One group rushing emergency aid to the people of Israel is the International Fellowship of Christians and Jews.
They've also recently launched a campaign explaining why Israel is waging war in Gaza and suggesting ways Christians can help.
Just prior to the current Gaza conflict, IFCJ founder and president Rabbi Yechiel Eckstein visited Sderot, Israel. He experienced just a small taste of what many Israelis have suffered for eight years.
"That is a missile coming in," Eckstein said. "You don't know where it is going to land. The siren goes off which roughly gives you fifteen seconds."
A rocket launched from Gaza by Hamas terrorists hit just yards from Eckstein and his team.

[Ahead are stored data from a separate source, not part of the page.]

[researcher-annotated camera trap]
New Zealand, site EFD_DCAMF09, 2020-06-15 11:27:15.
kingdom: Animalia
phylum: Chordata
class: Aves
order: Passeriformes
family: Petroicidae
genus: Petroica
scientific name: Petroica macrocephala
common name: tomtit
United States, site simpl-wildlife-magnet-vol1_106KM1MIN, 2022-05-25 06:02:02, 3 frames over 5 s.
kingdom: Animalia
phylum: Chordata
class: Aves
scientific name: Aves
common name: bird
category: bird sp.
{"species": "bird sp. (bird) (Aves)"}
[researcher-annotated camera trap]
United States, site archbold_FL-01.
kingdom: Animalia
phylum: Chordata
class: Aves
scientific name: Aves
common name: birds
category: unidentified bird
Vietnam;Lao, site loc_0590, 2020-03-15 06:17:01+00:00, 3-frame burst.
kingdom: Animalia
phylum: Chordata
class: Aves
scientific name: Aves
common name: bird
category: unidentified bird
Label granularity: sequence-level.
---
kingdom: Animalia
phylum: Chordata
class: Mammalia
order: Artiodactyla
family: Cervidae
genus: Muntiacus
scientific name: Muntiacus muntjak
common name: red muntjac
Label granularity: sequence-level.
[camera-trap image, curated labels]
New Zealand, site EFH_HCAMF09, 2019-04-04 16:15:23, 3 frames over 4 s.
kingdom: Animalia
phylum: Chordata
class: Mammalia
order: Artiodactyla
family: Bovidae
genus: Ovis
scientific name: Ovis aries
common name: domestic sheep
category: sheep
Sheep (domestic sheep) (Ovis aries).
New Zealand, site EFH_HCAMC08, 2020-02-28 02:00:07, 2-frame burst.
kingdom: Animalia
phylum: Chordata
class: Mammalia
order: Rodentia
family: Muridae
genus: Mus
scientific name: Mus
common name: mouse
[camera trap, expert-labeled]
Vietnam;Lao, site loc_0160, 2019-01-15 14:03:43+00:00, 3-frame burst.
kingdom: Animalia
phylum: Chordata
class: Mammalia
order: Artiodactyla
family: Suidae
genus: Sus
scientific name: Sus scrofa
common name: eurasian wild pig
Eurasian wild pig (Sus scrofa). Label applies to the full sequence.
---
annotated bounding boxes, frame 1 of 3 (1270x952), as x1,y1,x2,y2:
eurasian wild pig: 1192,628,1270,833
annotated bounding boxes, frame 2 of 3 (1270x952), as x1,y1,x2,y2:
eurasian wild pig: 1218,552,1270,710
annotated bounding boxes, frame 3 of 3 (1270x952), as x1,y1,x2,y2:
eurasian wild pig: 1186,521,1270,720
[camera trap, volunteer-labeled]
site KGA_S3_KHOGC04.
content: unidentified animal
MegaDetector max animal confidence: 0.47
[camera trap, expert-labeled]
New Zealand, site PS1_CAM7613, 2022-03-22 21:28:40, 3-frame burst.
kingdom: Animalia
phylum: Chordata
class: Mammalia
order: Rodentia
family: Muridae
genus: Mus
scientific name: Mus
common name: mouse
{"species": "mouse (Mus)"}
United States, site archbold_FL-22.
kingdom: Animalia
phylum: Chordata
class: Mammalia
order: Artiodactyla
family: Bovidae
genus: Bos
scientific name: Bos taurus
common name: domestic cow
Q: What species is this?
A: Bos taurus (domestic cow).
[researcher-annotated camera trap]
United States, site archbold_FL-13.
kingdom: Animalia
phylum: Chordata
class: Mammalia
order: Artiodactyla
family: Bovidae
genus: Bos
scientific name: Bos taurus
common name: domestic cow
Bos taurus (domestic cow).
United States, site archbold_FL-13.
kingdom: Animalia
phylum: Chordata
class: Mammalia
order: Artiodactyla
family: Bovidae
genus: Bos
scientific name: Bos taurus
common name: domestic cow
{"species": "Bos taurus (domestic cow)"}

It was a close call for them, but other Israelis have been less fortunate.
"For eight years, families, children elderly people, everyone going to work, to the supermarket, going to school, sending your children on a bus and fearing that siren," he said. "The time has come when Israel is bringing this to a halt."
Eckstein says Israelis are counting on America and Christian friends to stand with them at this time--a time when condemnation and international pressure against Israel is intense.
"I believe in the power of prayer, so the first thing I would urge you to do is to pray for the peace of Jerusalem," he said. "Pray for the brave, young Israeli soldiers
who are out their and fighting, risking their lives today. Pray that there will be little civilian casualties on both sides."
The IFCJ is asking people to help support efforts to provide shelters, trauma centers and provisions needed by Israelis directly in harms way.
Eckstein is confident Israel will get through the current crisis, but only with help from God and caring Christians and Jews.
"We trust in the God, the Guardian of Israel and we trust and rely on those people--Jews and Xhristians alike who join us and stand in solidarity with us to protect and to guard the people of Israel," he said.
Jewish and evangelical leaders in New York collaborated this week to deliver a spent qassam rocket to the United Nations.
The rocket was fired at the town of Sderot in the fall.
The religious leaders took the rocket to the main gate of the U.N. where they read a letter to a representative of the general assembly.
They claim U.N. criticism of Israel is unfair, because it has not raised its voice to protest Hamas rocket attacks over the past eight years.